Exercise material:

____________

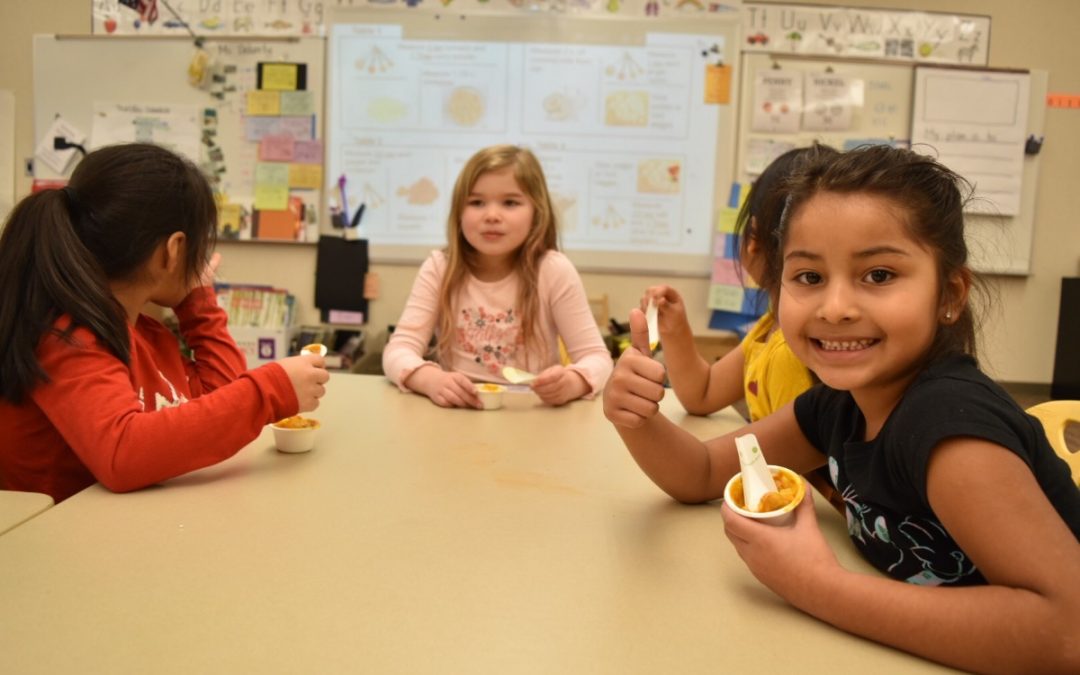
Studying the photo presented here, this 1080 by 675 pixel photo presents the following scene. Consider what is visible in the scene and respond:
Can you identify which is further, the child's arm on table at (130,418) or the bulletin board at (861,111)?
the bulletin board at (861,111)

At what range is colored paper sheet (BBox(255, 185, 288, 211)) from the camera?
3.44m

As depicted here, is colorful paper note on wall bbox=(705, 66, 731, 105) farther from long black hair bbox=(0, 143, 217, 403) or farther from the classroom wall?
long black hair bbox=(0, 143, 217, 403)

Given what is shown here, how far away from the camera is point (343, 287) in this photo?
3465mm

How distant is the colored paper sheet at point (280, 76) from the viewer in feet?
11.1

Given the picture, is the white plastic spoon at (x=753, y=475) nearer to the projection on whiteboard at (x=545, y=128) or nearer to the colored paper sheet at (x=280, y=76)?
the projection on whiteboard at (x=545, y=128)

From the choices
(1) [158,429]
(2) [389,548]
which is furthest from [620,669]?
(1) [158,429]

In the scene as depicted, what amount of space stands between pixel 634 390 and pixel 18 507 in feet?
2.23

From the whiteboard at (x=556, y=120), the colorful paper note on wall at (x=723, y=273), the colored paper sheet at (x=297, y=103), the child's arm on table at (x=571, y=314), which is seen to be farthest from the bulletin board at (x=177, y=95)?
the child's arm on table at (x=571, y=314)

____________

Output as a JSON list of strings the lines starting at the line containing "As depicted here, is" and ending at the close of the items, one string per line, with blank lines omitted.

[
  "As depicted here, is colorful paper note on wall bbox=(705, 66, 731, 105) farther from long black hair bbox=(0, 143, 217, 403) or farther from the classroom wall?",
  "long black hair bbox=(0, 143, 217, 403)",
  "Given what is shown here, how far away from the camera is point (343, 287) in this photo?",
  "3465mm",
  "How distant is the colored paper sheet at point (280, 76) from the viewer in feet?",
  "11.1",
  "Given the picture, is the white plastic spoon at (x=753, y=475) nearer to the projection on whiteboard at (x=545, y=128) or nearer to the colored paper sheet at (x=280, y=76)?",
  "the projection on whiteboard at (x=545, y=128)",
  "From the choices",
  "(1) [158,429]",
  "(2) [389,548]",
  "which is furthest from [620,669]?",
  "(1) [158,429]",
  "In the scene as depicted, what amount of space stands between pixel 634 390 and pixel 18 507 in feet?",
  "2.23",
  "From the whiteboard at (x=556, y=120), the colorful paper note on wall at (x=723, y=273), the colored paper sheet at (x=297, y=103), the child's arm on table at (x=571, y=314), which is seen to be farthest from the bulletin board at (x=177, y=95)?",
  "the child's arm on table at (x=571, y=314)"
]